### PASSAGE
Merge conflicts are stressful because picking the wrong side silently breaks features. Claude reads both branches, understands what each developer intended, and produces the correct resolution.

"I have merge conflicts. Read the conflicted files, understand what each 
side was trying to do, and resolve them correctly."

Claude opens the conflicted files, reads the conflict markers, checks git log to understand the intent behind each side's changes, and produces a merge that preserves both contributions — not just "pick ours" or "pick theirs."

This matters most when both sides changed the same code for different reasons:

# Both sides edited the same function
# Branch A: added input validation
# Branch B: changed the return format
# Correct merge: keep both the validation AND the new format

# Both sides added new methods to the same class
# Branch A: added search functionality
# Branch B: added filtering
# Correct merge: include both methods, check for naming conflicts

# Both sides modified the same config
# Branch A: added a new service entry
# Branch B: changed an existing entry
# Correct merge: apply both changes to the config

For complex conflicts across many files:

"List all conflicted files, explain what each conflict is about, 
then resolve them one at a time — run tests after each resolution"
######
### SOURCE INFORMATION
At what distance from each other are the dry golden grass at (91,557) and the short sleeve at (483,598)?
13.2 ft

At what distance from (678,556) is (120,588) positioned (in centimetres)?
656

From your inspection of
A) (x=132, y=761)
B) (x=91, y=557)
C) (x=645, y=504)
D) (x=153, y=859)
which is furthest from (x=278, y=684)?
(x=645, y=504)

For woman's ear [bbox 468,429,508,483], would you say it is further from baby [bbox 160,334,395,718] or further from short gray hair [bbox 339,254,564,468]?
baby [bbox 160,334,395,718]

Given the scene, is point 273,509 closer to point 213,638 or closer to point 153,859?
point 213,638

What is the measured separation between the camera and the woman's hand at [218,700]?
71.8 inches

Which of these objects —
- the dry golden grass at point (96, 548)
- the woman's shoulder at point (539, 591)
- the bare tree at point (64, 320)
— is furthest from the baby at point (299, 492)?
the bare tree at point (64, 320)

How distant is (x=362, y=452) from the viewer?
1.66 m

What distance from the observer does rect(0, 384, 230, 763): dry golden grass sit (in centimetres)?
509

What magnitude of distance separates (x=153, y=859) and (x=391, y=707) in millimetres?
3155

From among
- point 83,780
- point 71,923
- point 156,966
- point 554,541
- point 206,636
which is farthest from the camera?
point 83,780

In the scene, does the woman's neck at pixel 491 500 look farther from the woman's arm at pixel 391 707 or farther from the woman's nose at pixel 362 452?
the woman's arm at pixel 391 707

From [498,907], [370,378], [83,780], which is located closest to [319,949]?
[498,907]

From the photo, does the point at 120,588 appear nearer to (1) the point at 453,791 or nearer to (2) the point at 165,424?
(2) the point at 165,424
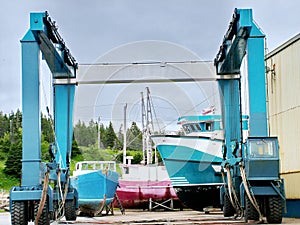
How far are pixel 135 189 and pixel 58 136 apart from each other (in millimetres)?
9853

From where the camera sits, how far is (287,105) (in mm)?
17109

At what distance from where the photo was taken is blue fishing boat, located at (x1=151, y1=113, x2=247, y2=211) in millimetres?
21922

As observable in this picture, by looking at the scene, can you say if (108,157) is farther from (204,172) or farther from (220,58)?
(220,58)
######
:: REQUIRED ACTIONS ::
a. Can you update the merge conflicts passage by giving again the part that opens with the words containing "Merge conflicts are" and closes with "the correct resolution.", with "stressful" changed to "nerve-racking"?
b. How would the merge conflicts passage go on after its final line? Write a continuation.

:: ACTIVITY ANSWERS ::
a.
Merge conflicts are nerve-racking because picking the wrong side silently breaks features. Claude reads both branches, understands what each developer intended, and produces the correct resolution.

b.
Claude can also prevent conflicts before they happen:

# Check before merging
"Compare my branch with main and show me which files will conflict"

# Rebase instead of merge
"Rebase my branch onto main, resolving conflicts as you go. 
Explain each conflict and your resolution."

After resolving, always verify:

"Run the tests to make sure the merge resolution didn't break anything"

Merge conflicts aren't about picking a side — they're about combining two intentions. Claude reads both and writes the merge that honors what each developer was trying to do.